Mesmo assim, com isso tudo, venho ler com satisfação que o Software Livre continua com seu progresso: as urnas eletrônicas serão em Linux. De acordo com o texto, "o objetivo, segundo o tribunal, é dar mais transparência e confiabilidade ao processo eleitoral". Imagino o que possa ter acontecido para culminar nesta iniciativa. Além disso, algo muito interessante é a redução temporária do valor de compra do MSOffice, e de acordo com o artigo, a motivação é que "pressionada pelo avanço de pacotes gratuitos de produtividade, Microsoft baixa preço de versão doméstica.".

Desde o princípio, os defensores do Software Proprietário espernearam, reclamaram, inventaram, mas o que vemos é que, corporativamente, o Linux começa a sair apenas dos servidores, e tem mostrado que é funcional em outras áreas. Hoje, qualquer gerente da área sabe que não pode levantar bandeiras, mas tem que aproveitar o melhor de cada plataforma, integrando um ambiente interoperável, buscando equilíbrio técnico, funcional e financeiro. Este é o verdadeiro fact.
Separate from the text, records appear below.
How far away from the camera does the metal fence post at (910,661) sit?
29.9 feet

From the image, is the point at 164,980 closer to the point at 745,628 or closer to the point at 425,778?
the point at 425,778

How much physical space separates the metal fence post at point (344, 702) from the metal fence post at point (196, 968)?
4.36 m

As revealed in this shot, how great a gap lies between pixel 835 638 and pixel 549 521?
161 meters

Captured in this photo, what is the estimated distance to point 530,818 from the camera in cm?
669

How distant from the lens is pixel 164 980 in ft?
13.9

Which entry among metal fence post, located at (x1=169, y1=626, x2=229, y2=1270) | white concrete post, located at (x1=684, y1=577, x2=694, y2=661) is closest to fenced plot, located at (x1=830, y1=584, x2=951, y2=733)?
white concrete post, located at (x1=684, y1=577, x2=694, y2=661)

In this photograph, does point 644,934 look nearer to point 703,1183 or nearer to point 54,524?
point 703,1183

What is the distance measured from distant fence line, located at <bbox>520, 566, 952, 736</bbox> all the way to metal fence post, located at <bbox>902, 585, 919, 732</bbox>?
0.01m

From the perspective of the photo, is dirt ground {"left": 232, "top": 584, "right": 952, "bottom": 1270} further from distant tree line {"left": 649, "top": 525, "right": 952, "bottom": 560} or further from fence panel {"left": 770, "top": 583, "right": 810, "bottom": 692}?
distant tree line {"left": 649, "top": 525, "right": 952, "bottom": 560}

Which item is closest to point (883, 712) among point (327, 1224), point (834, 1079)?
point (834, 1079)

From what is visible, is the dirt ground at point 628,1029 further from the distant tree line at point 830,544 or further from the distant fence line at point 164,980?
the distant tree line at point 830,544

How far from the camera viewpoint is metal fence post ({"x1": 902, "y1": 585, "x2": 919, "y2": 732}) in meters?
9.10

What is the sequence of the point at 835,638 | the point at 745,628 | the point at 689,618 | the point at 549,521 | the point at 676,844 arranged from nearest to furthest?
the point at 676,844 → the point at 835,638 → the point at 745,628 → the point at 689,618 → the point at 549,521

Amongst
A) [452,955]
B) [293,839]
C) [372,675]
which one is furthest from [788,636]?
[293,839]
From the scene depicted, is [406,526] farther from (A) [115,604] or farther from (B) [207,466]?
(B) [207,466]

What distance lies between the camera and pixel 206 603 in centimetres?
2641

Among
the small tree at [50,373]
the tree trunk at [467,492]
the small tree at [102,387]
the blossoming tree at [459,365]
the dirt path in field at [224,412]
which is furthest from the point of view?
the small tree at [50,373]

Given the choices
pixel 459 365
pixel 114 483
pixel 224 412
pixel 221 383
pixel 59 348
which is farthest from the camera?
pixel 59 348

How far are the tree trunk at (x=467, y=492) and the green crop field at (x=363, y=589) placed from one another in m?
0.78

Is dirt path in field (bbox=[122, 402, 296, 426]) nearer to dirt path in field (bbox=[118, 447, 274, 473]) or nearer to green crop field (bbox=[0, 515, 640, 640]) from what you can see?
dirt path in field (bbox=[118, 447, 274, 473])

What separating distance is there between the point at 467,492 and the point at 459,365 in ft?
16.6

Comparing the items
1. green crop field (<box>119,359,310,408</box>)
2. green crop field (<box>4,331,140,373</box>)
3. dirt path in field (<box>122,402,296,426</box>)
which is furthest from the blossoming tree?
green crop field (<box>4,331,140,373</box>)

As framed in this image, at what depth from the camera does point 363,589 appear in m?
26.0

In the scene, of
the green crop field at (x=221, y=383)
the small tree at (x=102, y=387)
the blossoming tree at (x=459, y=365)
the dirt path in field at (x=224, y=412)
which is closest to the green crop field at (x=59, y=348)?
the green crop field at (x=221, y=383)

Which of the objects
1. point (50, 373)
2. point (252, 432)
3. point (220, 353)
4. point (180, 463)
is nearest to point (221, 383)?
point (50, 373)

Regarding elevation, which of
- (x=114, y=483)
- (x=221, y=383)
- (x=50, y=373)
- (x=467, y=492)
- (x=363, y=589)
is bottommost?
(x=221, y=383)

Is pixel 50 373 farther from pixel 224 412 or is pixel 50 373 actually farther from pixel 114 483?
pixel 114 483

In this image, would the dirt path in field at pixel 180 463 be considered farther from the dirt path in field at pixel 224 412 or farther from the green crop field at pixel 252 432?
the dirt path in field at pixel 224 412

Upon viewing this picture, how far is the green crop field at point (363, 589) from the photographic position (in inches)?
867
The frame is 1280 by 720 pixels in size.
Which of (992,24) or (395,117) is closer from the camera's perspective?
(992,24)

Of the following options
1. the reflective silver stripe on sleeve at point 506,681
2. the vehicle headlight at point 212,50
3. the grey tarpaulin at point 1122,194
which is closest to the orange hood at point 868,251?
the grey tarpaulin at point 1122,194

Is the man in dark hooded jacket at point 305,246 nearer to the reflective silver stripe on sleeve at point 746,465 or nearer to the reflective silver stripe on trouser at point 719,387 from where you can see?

Antes de reclamarem em vão, considerem que busquei diversas fontes de notícias, e não apenas as defensoras do Software Livre. Infelizmente, não achei links da empresa MS mostrando algo imparcial.

Um comentário:

Raphael disse...

Acho que o governo brasileiro, poderia começar a investir nos Softwares Livres, em algumas empresas estatais de pequeno porte ou associando a algum programa social, educacional, de inclusão digital tomando como experiência, para uma forma futurista de desenvolvimento na informação, educando, incentivando e habilitando a sociedade a não ser tão dependente das poderosas multinacionais; isso ajudaria não somente no que se diz respeito a informática, mas teria uma considerável e notória contribuição para o processo de uma população organizada.